Radioimmunotherapy has proven clinically effective in patients with
non-Hodgkin's lymphoma.
Radioimmunotherapy trials have so far been performed with beta-emitting
isotopes. In contrast to beta-emitters, the shorter range and high linear energy transfer (LET) of alpha particles allow for more efficient and selective killing of individually targeted
tumor cells. However, there are several obstacles to the use of alpha-particle
immunotherapy, including problems with chelation chemistry and nontarget tissue toxicity. The alpha-emitting
radioimmunoconjugate (227)Th-DOTA-p-benzyl-rituximab is a new potential anti-
lymphoma agent that might overcome some of these difficulties. The present study explores the immunoreactivity, in vivo stability and biodistribution, as well as the effect on in vitro cell growth, of this novel
radioimmunoconjugate. To evaluate in vivo stability, uptake in balb/c mice of the alpha-particle-emitting nuclide (227)Th alone, the chelated form, (227)Th-p-nitrobenzyl-DOTA and the
radioimmunoconjugate (227)Th-DOTA-p-benzyl-rituximab was compared in a range of organs at increasing time points after injection.

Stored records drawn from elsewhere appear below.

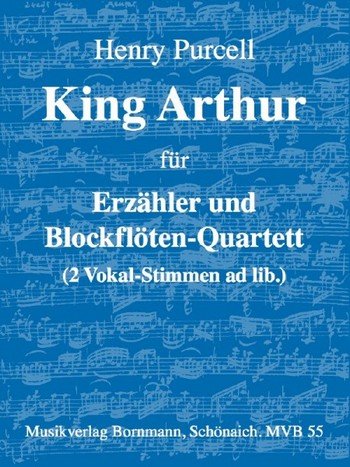 King Arthur: für Blockflöten-Quartett (SATB), Sprecher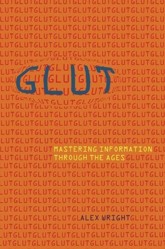 Glut: Mastering Information Through the Ages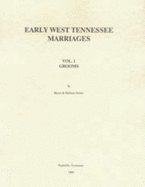 Early West Tennessee Marriages. Two Volumes - Sistler, Byron, and Sistler, Barbara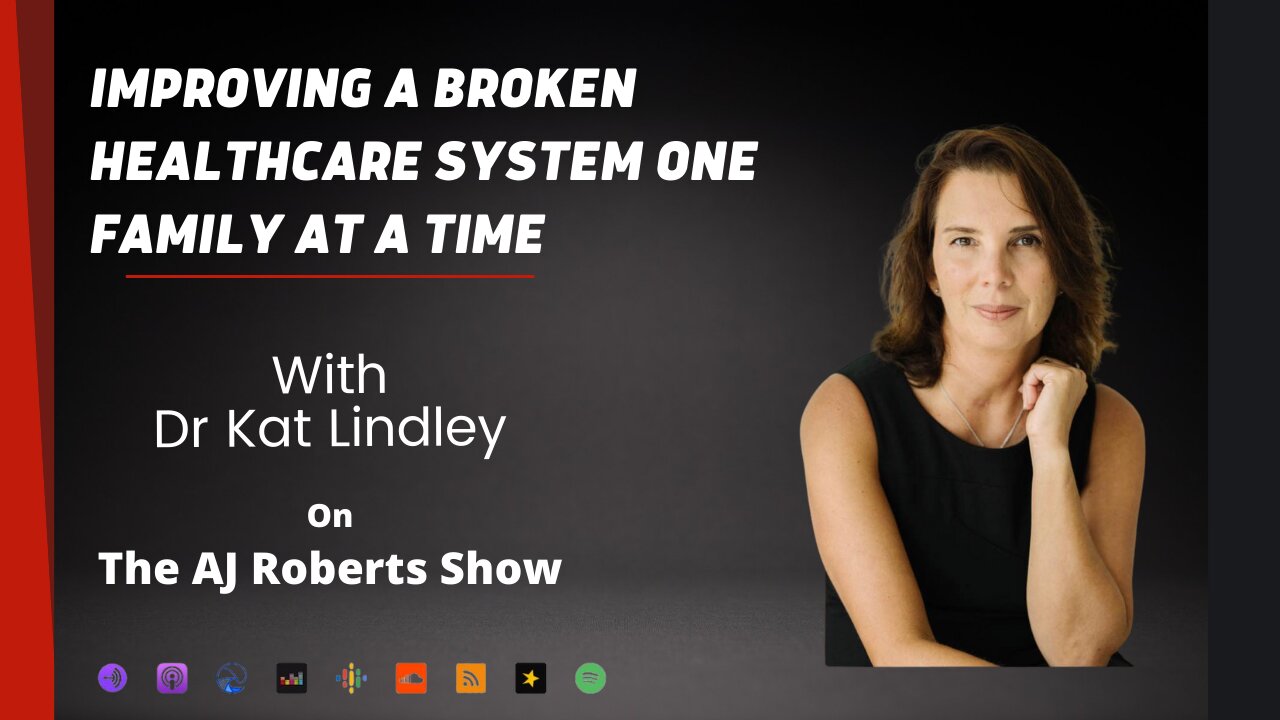 Improving a broken healthcare system one family at a time with Dr Kat Linldley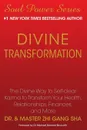 Divine Transformation. The Divine Way to Self-Clear Karma to Transform Your Health, Relationships, Finances, and More - Zhi Gang Sha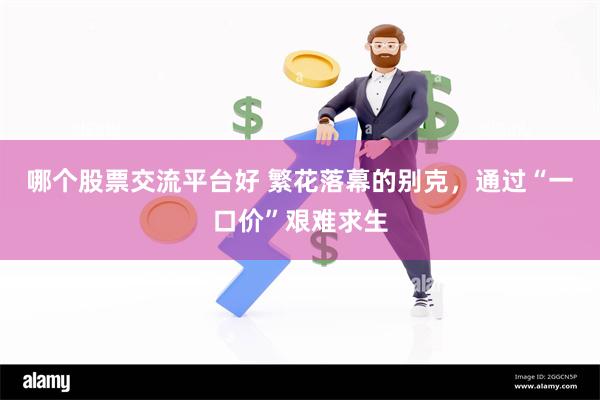 哪个股票交流平台好 繁花落幕的别克，通过“一口价”艰难求生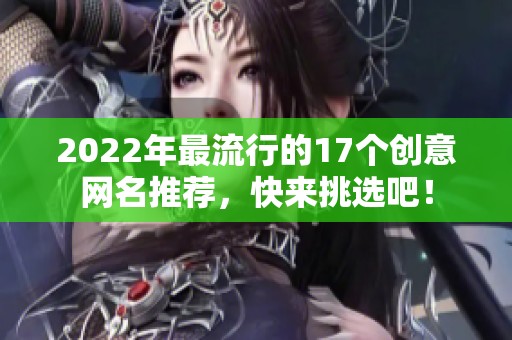 2022年最流行的17个创意网名推荐，快来挑选吧！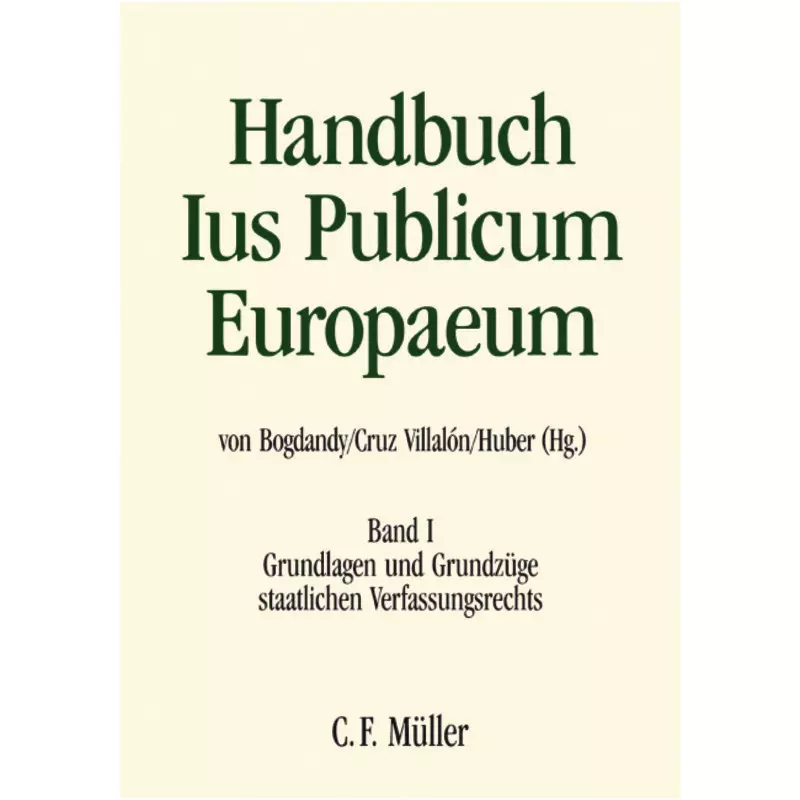 Handbuch Ius Publicum Europaeum Band I
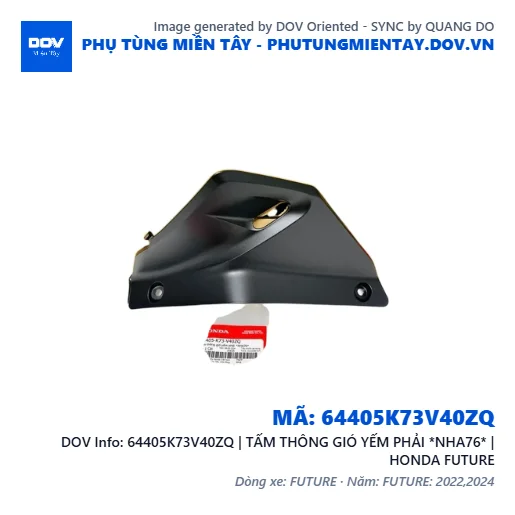 64405K73V40ZQ | TẤM THÔNG GIÓ YẾM PHẢI *NHA76* | HONDA FUTURE — 64405K73V40ZQ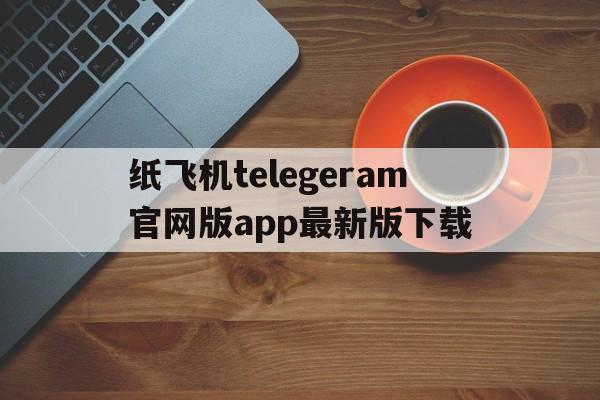 关于纸飞机telegeram官网版app最新版下载的信息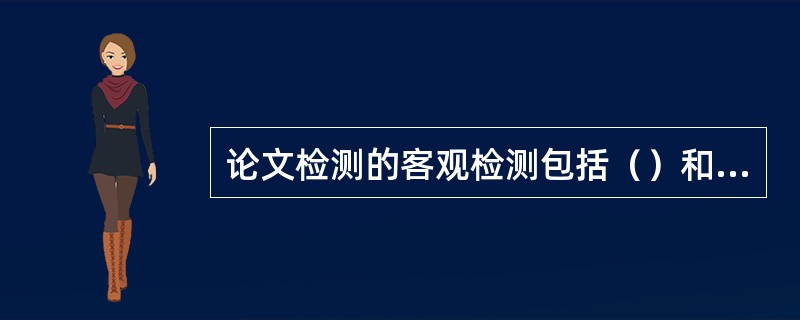 论文检测的客观检测包括（）和（）两种方法。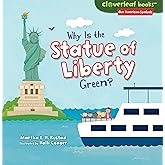 Why Is the Statue of Liberty Green? (Cloverleaf Books ™ ― Our American Symbols)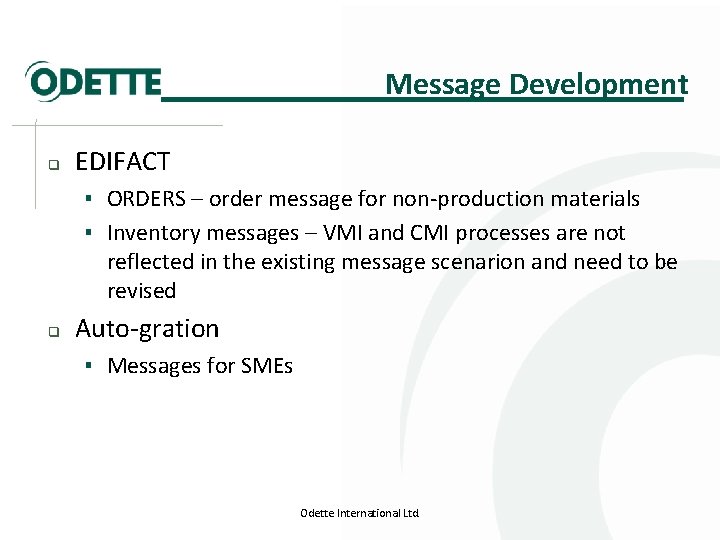 Message Development q EDIFACT ▪ ORDERS – order message for non-production materials ▪ Inventory
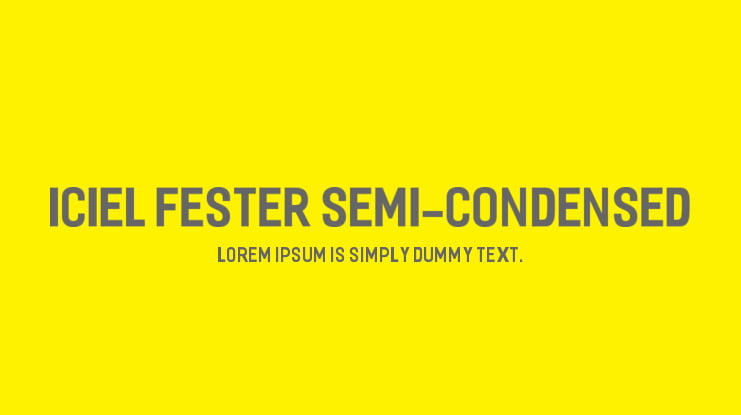 iCiel Fester Semi-Condensed Font
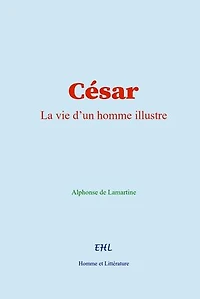 César: La vie d’un homme illustre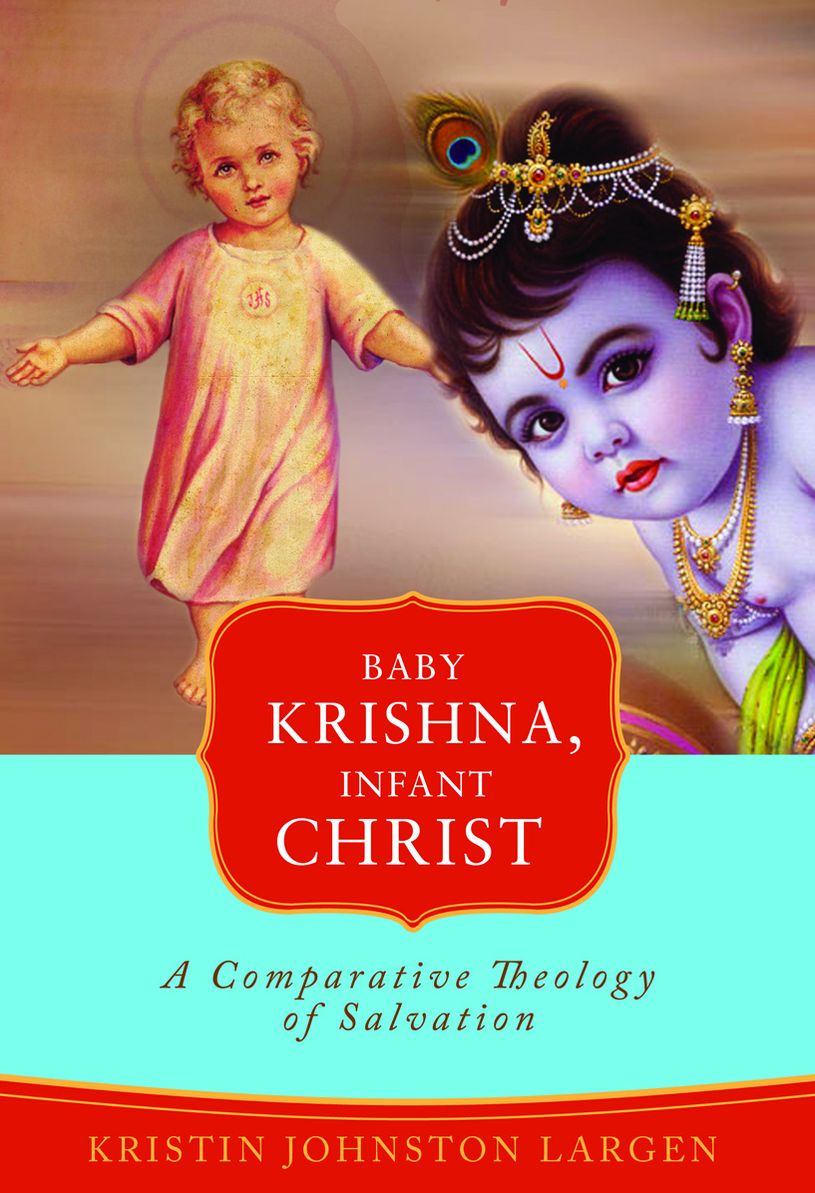 Baby Krishna, Infant Christ: A Comparative Theology of Salvation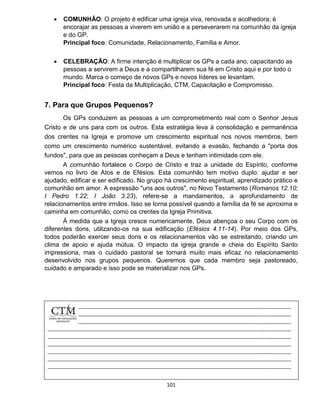 101
 COMUNHÃO: O projeto é edificar uma igreja viva, renovada e acolhedora; é
encorajar as pessoas a viverem em união e a perseverarem na comunhão da igreja
e do GP.
Principal foco: Comunidade, Relacionamento, Família e Amor.
 CELEBRAÇÃO: A firme intenção é multiplicar os GPs a cada ano, capacitando as
pessoas a servirem a Deus e a compartilharem sua fé em Cristo aqui e por todo o
mundo. Marca o começo de novos GPs e novos líderes se levantam.
Principal foco: Festa da Multiplicação, CTM, Capacitação e Compromisso.
7. Para que Grupos Pequenos?
Os GPs conduzem as pessoas a um comprometimento real com o Senhor Jesus
Cristo e de uns para com os outros. Esta estratégia leva à consolidação e permanência
dos crentes na Igreja e promove um crescimento espiritual nos novos membros, bem
como um crescimento numérico sustentável, evitando a evasão, fechando a "porta dos
fundos", para que as pessoas conheçam a Deus e tenham intimidade com ele.
A comunhão fortalece o Corpo de Cristo e traz a unidade do Espírito, conforme
vemos no livro de Atos e de Efésios. Esta comunhão tem motivo duplo: ajudar e ser
ajudado, edificar e ser edificado. No grupo há crescimento espiritual, aprendizado prático e
comunhão em amor. A expressão "uns aos outros", no Novo Testamento (Romanos 12.10;
I Pedro 1.22; I João 3.23), refere-se a mandamentos, a aprofundamento de
relacionamentos entre irmãos. Isso se torna possível quando a família da fé se aproxima e
caminha em comunhão, como os crentes da Igreja Primitiva.
À medida que a Igreja cresce numericamente, Deus abençoa o seu Corpo com os
diferentes dons, utilizando-os na sua edificação (Efésios 4.11-14). Por meio dos GPs,
todos poderão exercer seus dons e os relacionamentos vão se estreitando, criando um
clima de apoio e ajuda mútua. O impacto da igreja grande e cheia do Espírito Santo
impressiona, mas o cuidado pastoral se tornará muito mais eficaz no relacionamento
desenvolvido nos grupos pequenos. Queremos que cada membro seja pastoreado,
cuidado e amparado e isso pode se materializar nos GPs.
 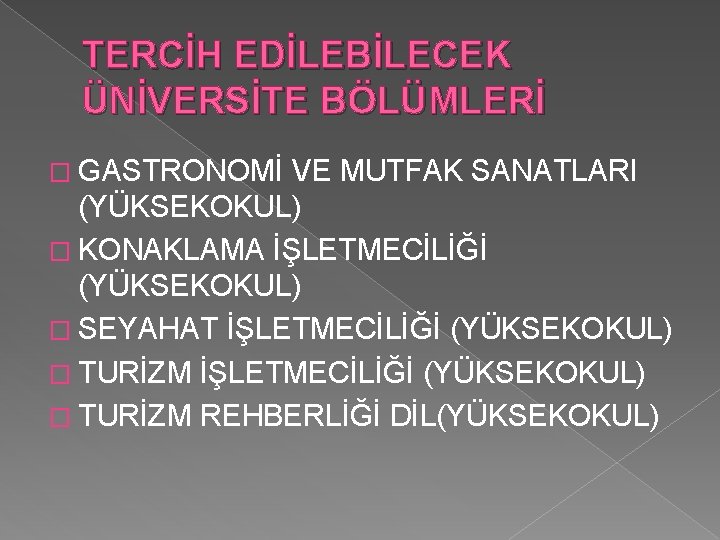 TERCİH EDİLEBİLECEK ÜNİVERSİTE BÖLÜMLERİ � GASTRONOMİ VE MUTFAK SANATLARI (YÜKSEKOKUL) � KONAKLAMA İŞLETMECİLİĞİ (YÜKSEKOKUL)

The immunoreactive fraction of (227)Th-DOTA-p-benzyl-rituximab was 56-65%. During the 28 days after injection of
radioimmunoconjugate only, very modest amounts of the (227)Th had detached from
DOTA-p-benzyl-
rituximab, indicating a relevant stability in vivo. The half-life of (227)Th-DOTA-p-benzyl-rituximab in blood was 7.4 days. Incubation of
lymphoma cells with (227)Th-DOTA-p-benzyl-rituximab resulted in a significant
antigen-dependent inhibition of cell growth. The data presented here warrant further studies of (227)Th-DOTA-p-benzyl-rituximab.